As part of the work I am doing for my Artist in Residence project, I have been inspired by conversations with my neighbours – and the loan of some old maps by one of them, to look into the past history of the street. I’ve decided to focus on the census of 1911 – more of the fabric of the current street would have been in place then, so it makes it easier to picture the people of the past living amongst us now. For example my flat was home to a Police Constable, his wife and 7 year old child, and I’m strugging to fit all of me into it! In fact Constable Albert Smith was one of six policemen living in the street. There was a further man on police pension, a naval pensioner, a recruiting seargeant for the army and two female Salvation Army officers, I imagine crime and anti-social behaviour was not an issue for Courtenay Street with this level of ‘Neighbourhood Watch’!
The Smith’s lived in relative comfort, just three of them in what is now a 1 bedroom flat (although as the bath was in the kitchen they would have had a slightly bigger rooms at the back), at the start of the street – no.s 1 to 17 on the odd side – which is where I have begun to try and visualise (see sketch) – there was some serious overcrowding. No.s1, 3 and 5 no longer exist but looking at the street plan from 1914 they appear to be 3 narrow little houses/cottages, the census says ‘4 rooms’ so I imagine these are two up, two down cottages.
At no.1 live Phineas and Louisa Swodbury and their children. Phineas is a Labourer, his grown up sons Thomas and Frederick are both in work as an Electrician’s Assistant and a Tailor’s Trimming Porter (??) respectively. Their 15 year old sister Louisa is a paperbag maker (someone’s got to do it!) and there four younger siblings Rose, Lillian and Grace and Christopher are at school. That’s nine people in four rooms – not four bedrooms but four rooms including the kitchen. The census only excludes halls, bathrooms and sculleries (“as if!” I hear Lousia Swodbury cry longingly).
At no.3 live William and Elizabeth Davies and their chlidren. He is an ‘Electrical Accumulator’ – sounds like he is some kind of human battery but I imagine this is some kind of worker in the relatively new electrical industries – several other people in the street have jobs in this field and some are working in the light bulb packing factory. They have seven children, none of them old enough to work. Marian, Alice, William and Frederick are all at school, Rosina, Agnes and baby Albert are at home with mum. Another family of nine.
And finally at no. 5 we have Henry and Clara Deadman, he is a ‘Carman’ for a ‘meat contractor’. A Carman was effectively a lorry driver where the vehicle was a horsedrawn one rather than a motor vehicle. There are 15 carmen in Courtenay Street at this time. There daughters Clara, 8, Ada, 6, Edith, 5, are at school, whilst Ivy, 3 and George, 1 are at home. When I read the long list of girls and then a son, I thought I wonder if Henry was pleased to have a son at last, and also that he was lucky that George would not be old enough to fight in the war that was looming and would take so many lives in this decade.

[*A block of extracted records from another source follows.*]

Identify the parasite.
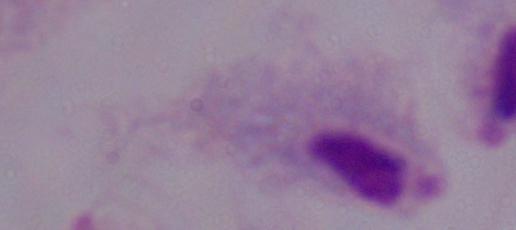
A trichomonad.

modality = photomicrograph
magnification = 1000x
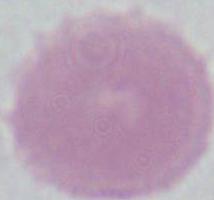

A red blood cell is shown. Photomicrograph. Captured at 1000x magnification.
Name the parasite shown.
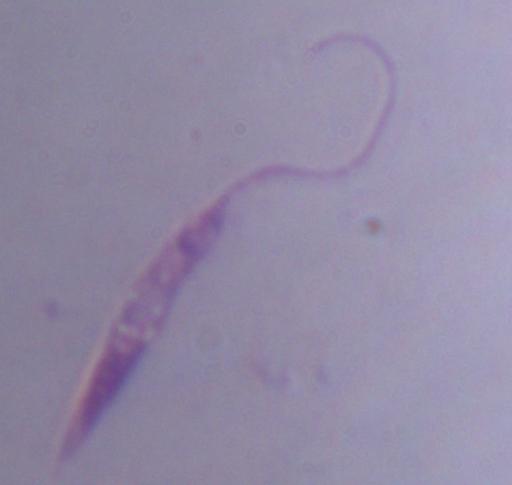

This is Leishmania.

Summary:
  - Modality: micrograph
  - Magnification: 1000x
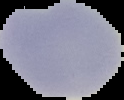

Result: negative for Plasmodium parasites. Cell region segmented out of the field of view; the surrounding area is masked to black. Image is 124×100 pixels. From a thin blood film.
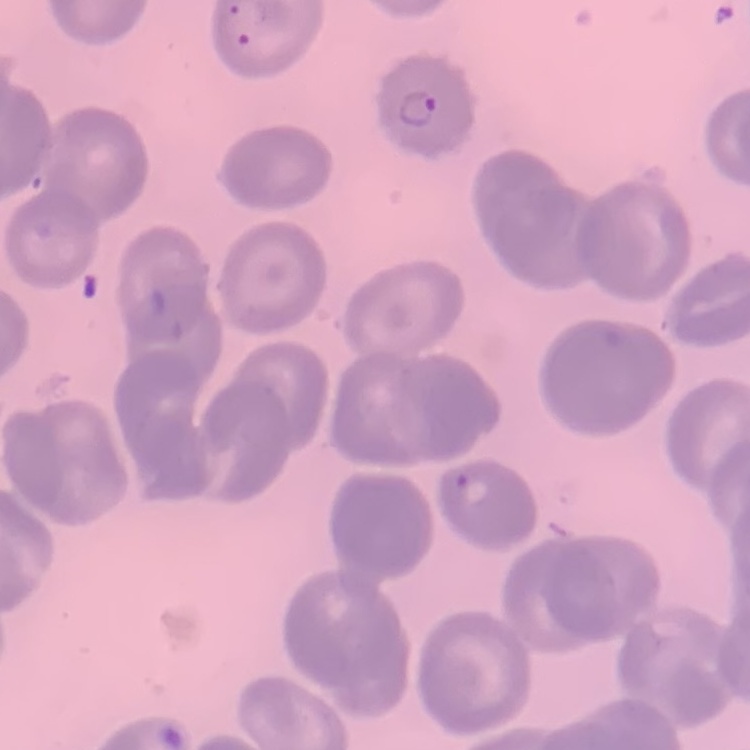
{
  "erythrocyte_morphology": "no rouleaux formation",
  "preparation": "thin blood smear",
  "stain": "Field's or Giemsa",
  "image_type": "square crop of a larger photomicrograph"
}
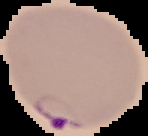 The area outside the segmented cell region is set to black. From a thin blood smear. Image is 148×136 pixels. Malaria status: parasitized.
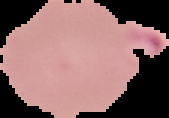
{
  "preparation": "thin blood film",
  "image_type": "cell region segmented out of the field of view; surrounding area masked to black",
  "malaria_status": "parasitized",
  "image_size": "169×118 pixels"
}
Report the malaria status of this cell.
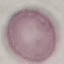
Uninfected.

image_type: cell patch, automatically extracted from a larger field of view and resized to 64 × 64 pixels
preparation: thin smear
stain: Giemsa
capture: smartphone through the microscope eyepiece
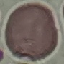
result = no malaria parasites seen
image type = cell patch, automatically extracted from a larger field of view and resized to 64 × 64 pixels
preparation = thin blood smear
capture = smartphone through the microscope eyepiece
stain = Giemsa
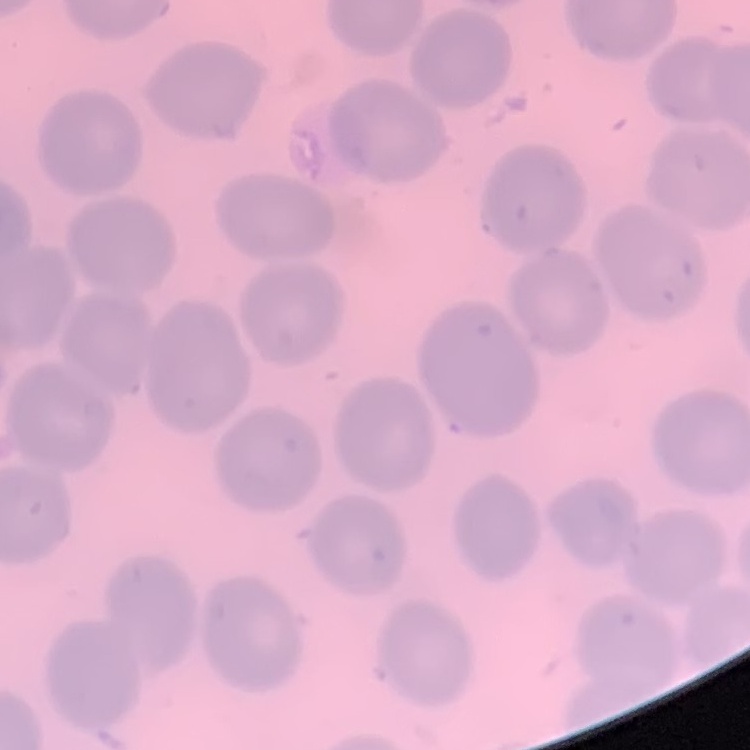

The erythrocytes show no rouleaux formation. Field's or Giemsa stain. Square crop of a larger photomicrograph. Thin blood smear.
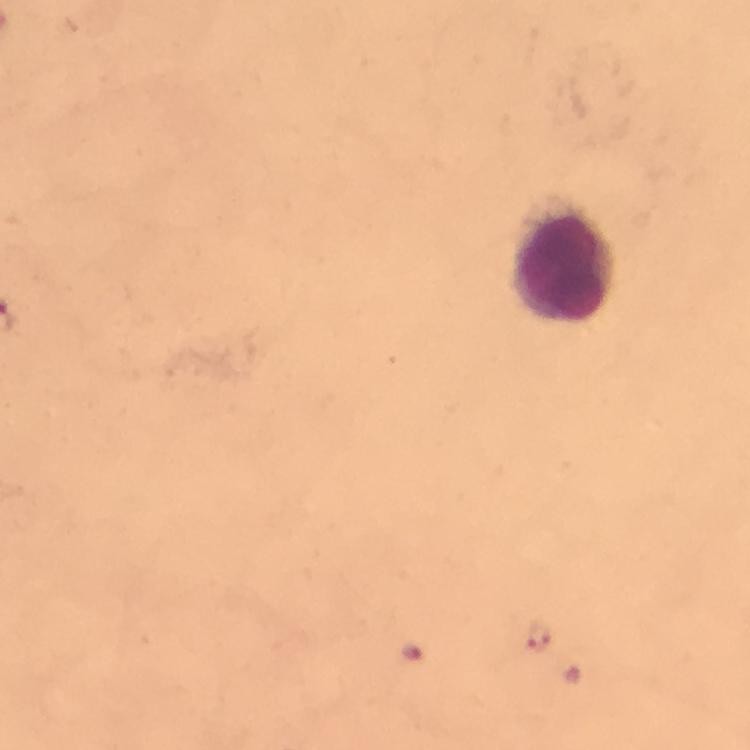

{
  "cropped_from": "a single field of view",
  "preparation": "thick blood smear",
  "image_size": "750×750 pixels",
  "immersion_oil": "applied",
  "stain": "Giemsa",
  "capture": "smartphone mounted on the microscope",
  "plasmodium_parasite_locations": "approximate centers as {x, y} in pixels: {539, 635}, {413, 654}",
  "leukocyte_locations": "approximate centers as {x, y} in pixels: {563, 260}",
  "magnification": "100x",
  "context": "from a malaria diagnostic workup"
}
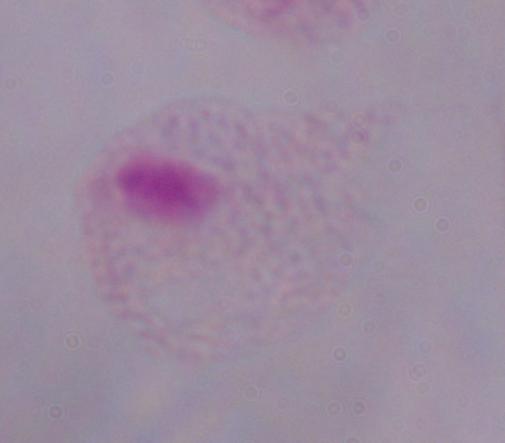
A trichomonad is seen. 1000x magnification. Micrograph.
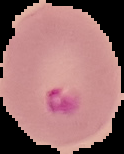
From a thin blood film. Malaria status: parasitized. The area outside the segmented cell region is set to black. Image is 124×154 pixels.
Identify the blood parasite species.
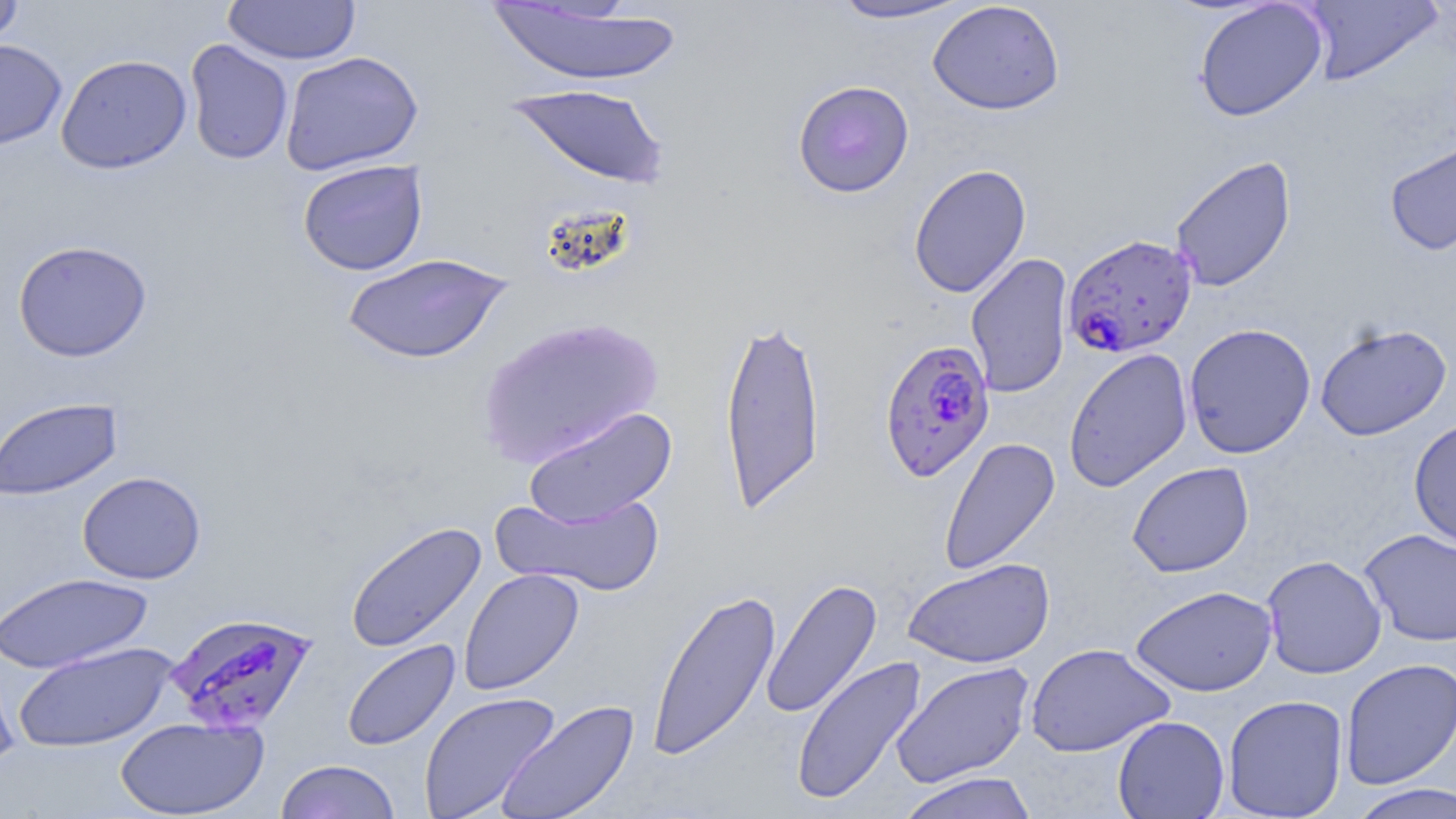
Plasmodium falciparum.

Approximate bounding boxes as [x1, y1, x2, y2] in pixels. Uninfected red blood cell locations: [0, 0, 24, 51], [829, 0, 974, 24], [1299, 0, 1444, 85], [222, 1, 361, 65], [927, 1, 1065, 115], [1193, 1, 1328, 122], [486, 4, 682, 86], [0, 38, 67, 151], [184, 39, 294, 165], [279, 51, 423, 176], [56, 54, 192, 174], [792, 79, 915, 198], [504, 84, 671, 189], [1384, 136, 1456, 256], [1170, 155, 1296, 292], [297, 159, 429, 276], [909, 163, 1032, 298], [13, 240, 152, 362], [966, 253, 1074, 398], [341, 254, 512, 365], [719, 313, 826, 515], [475, 315, 664, 468], [1314, 322, 1452, 441], [1184, 323, 1316, 459], [1064, 348, 1193, 491], [0, 397, 124, 501], [522, 406, 677, 528], [1408, 417, 1456, 553], [938, 436, 1060, 575], [1127, 461, 1254, 578], [77, 471, 206, 584], [492, 490, 666, 597], [344, 521, 487, 654], [1359, 528, 1456, 646], [1261, 554, 1387, 679], [902, 558, 1055, 668], [458, 568, 584, 696], [1, 571, 154, 674], [760, 578, 883, 719], [1130, 585, 1278, 696], [646, 587, 782, 761], [341, 639, 460, 752], [12, 641, 178, 753], [1026, 643, 1175, 757], [0, 647, 21, 772], [791, 655, 928, 807], [1339, 659, 1456, 790], [890, 660, 1035, 789], [418, 691, 560, 819], [1223, 694, 1348, 818], [495, 698, 641, 819], [1112, 715, 1230, 818], [115, 716, 269, 818], [275, 759, 400, 819], [895, 771, 1039, 819], [1344, 782, 1456, 819]. Plasmodium falciparum-infected red blood cell locations: [1063, 233, 1198, 358], [878, 338, 995, 482], [166, 611, 319, 735]. Light microscopy. May-Grünwald-Giemsa-stained preparation. Captured at 1000x magnification. One field of a larger specimen. Image is 1456×819 pixels. Thin blood film.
State the blood parasite species.
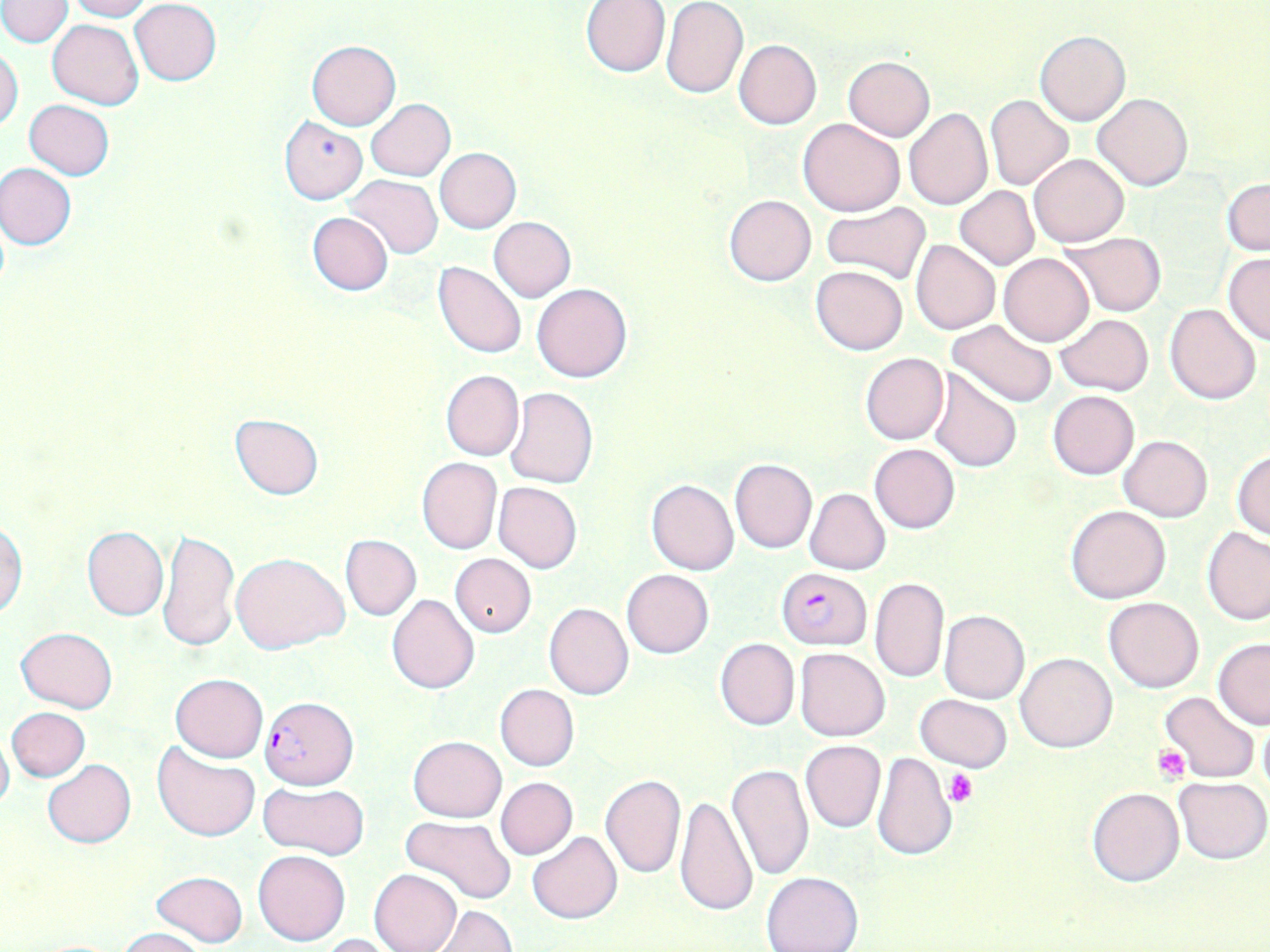

Plasmodium falciparum.

{
  "platelet_locations": "approximate bounding boxes as named x1/y1/x2/y2 corners in pixels: (x1=1152, y1=745, x2=1190, y2=783), (x1=947, y1=771, x2=978, y2=806)",
  "uninfected_red_blood_cell_locations": "approximate bounding boxes as named x1/y1/x2/y2 corners in pixels: (x1=63, y1=0, x2=152, y2=21), (x1=579, y1=0, x2=671, y2=76), (x1=0, y1=1, x2=73, y2=47), (x1=129, y1=1, x2=221, y2=86), (x1=661, y1=3, x2=749, y2=99), (x1=48, y1=18, x2=143, y2=110), (x1=1036, y1=30, x2=1130, y2=124), (x1=734, y1=39, x2=822, y2=129), (x1=306, y1=40, x2=400, y2=129), (x1=0, y1=48, x2=24, y2=132), (x1=843, y1=56, x2=934, y2=141), (x1=1093, y1=93, x2=1193, y2=191), (x1=985, y1=95, x2=1074, y2=190), (x1=24, y1=99, x2=114, y2=179), (x1=366, y1=99, x2=454, y2=181), (x1=903, y1=109, x2=992, y2=211), (x1=278, y1=115, x2=367, y2=205), (x1=798, y1=118, x2=906, y2=216), (x1=435, y1=147, x2=522, y2=233), (x1=1029, y1=153, x2=1129, y2=247), (x1=0, y1=163, x2=76, y2=250), (x1=344, y1=175, x2=443, y2=260), (x1=1223, y1=178, x2=1269, y2=256), (x1=954, y1=186, x2=1039, y2=269), (x1=724, y1=195, x2=816, y2=285), (x1=821, y1=202, x2=931, y2=285), (x1=307, y1=212, x2=394, y2=296), (x1=488, y1=216, x2=575, y2=301), (x1=1059, y1=232, x2=1164, y2=317), (x1=911, y1=240, x2=1000, y2=335), (x1=999, y1=253, x2=1094, y2=346), (x1=1222, y1=253, x2=1270, y2=345), (x1=434, y1=261, x2=527, y2=359), (x1=811, y1=265, x2=907, y2=355), (x1=532, y1=283, x2=632, y2=383), (x1=1165, y1=302, x2=1262, y2=404), (x1=1055, y1=313, x2=1153, y2=395), (x1=948, y1=319, x2=1058, y2=409), (x1=861, y1=352, x2=949, y2=445), (x1=440, y1=369, x2=524, y2=462), (x1=928, y1=369, x2=1022, y2=473), (x1=505, y1=387, x2=597, y2=488), (x1=1048, y1=389, x2=1139, y2=479), (x1=229, y1=411, x2=322, y2=501), (x1=1119, y1=435, x2=1212, y2=521), (x1=869, y1=444, x2=961, y2=534), (x1=1231, y1=450, x2=1270, y2=540), (x1=417, y1=458, x2=501, y2=553), (x1=730, y1=459, x2=816, y2=552), (x1=646, y1=479, x2=739, y2=575), (x1=493, y1=482, x2=582, y2=574), (x1=804, y1=488, x2=890, y2=575), (x1=1066, y1=504, x2=1171, y2=603), (x1=0, y1=517, x2=26, y2=619), (x1=82, y1=525, x2=169, y2=621), (x1=1201, y1=526, x2=1270, y2=624), (x1=158, y1=528, x2=240, y2=652), (x1=340, y1=533, x2=421, y2=621), (x1=231, y1=552, x2=349, y2=654), (x1=450, y1=553, x2=536, y2=637), (x1=622, y1=568, x2=713, y2=658), (x1=869, y1=576, x2=950, y2=684), (x1=386, y1=594, x2=479, y2=694), (x1=1103, y1=596, x2=1204, y2=692), (x1=544, y1=602, x2=634, y2=700), (x1=940, y1=611, x2=1029, y2=703), (x1=16, y1=626, x2=117, y2=713), (x1=715, y1=638, x2=799, y2=730), (x1=1213, y1=638, x2=1270, y2=730), (x1=795, y1=647, x2=891, y2=741), (x1=1016, y1=653, x2=1117, y2=753), (x1=170, y1=673, x2=267, y2=762), (x1=495, y1=684, x2=578, y2=771), (x1=1160, y1=689, x2=1260, y2=783), (x1=915, y1=694, x2=1012, y2=771), (x1=6, y1=707, x2=91, y2=781), (x1=1257, y1=710, x2=1270, y2=803), (x1=0, y1=728, x2=13, y2=818), (x1=409, y1=736, x2=506, y2=822), (x1=800, y1=740, x2=886, y2=833), (x1=153, y1=742, x2=259, y2=842), (x1=872, y1=751, x2=957, y2=859), (x1=43, y1=759, x2=136, y2=848), (x1=727, y1=763, x2=813, y2=880), (x1=599, y1=775, x2=686, y2=880), (x1=495, y1=777, x2=577, y2=860), (x1=1173, y1=777, x2=1269, y2=864), (x1=256, y1=781, x2=369, y2=859), (x1=1087, y1=787, x2=1185, y2=887), (x1=674, y1=794, x2=757, y2=918), (x1=400, y1=816, x2=516, y2=905), (x1=528, y1=831, x2=622, y2=924), (x1=253, y1=850, x2=351, y2=947), (x1=370, y1=869, x2=462, y2=952), (x1=151, y1=871, x2=249, y2=946), (x1=761, y1=872, x2=863, y2=952), (x1=430, y1=905, x2=516, y2=952), (x1=117, y1=928, x2=207, y2=952), (x1=319, y1=933, x2=400, y2=952)",
  "magnification": "1000x",
  "stain": "May-Grünwald-Giemsa",
  "preparation": "thin blood film",
  "modality": "light microscopy",
  "field_of_view": "single",
  "image_size": "1270×952 pixels",
  "plasmodium_falciparum_infected_red_blood_cell_locations": "approximate bounding boxes as named x1/y1/x2/y2 corners in pixels: (x1=776, y1=567, x2=872, y2=650), (x1=259, y1=695, x2=359, y2=788)"
}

Looking at my sketch this morning I reflected that whilst in Courtenay Street this kind of overcrowding is a thing of the past, it is happening again in other parts of London, with rogue landlords packing people into houses, sheds and garages because ‘they can’. And whether we will get to a point where four working adults can’t aford a dwelling that allows them more than four rooms in total in which to house themsevles and four children!
I will be contiuing on with this work on the Shadow Street and also seeing if I can find out who went to war in 14-18 and who came back.
This is fab, Deb. I love the way you write about it, brings the whole thing to life.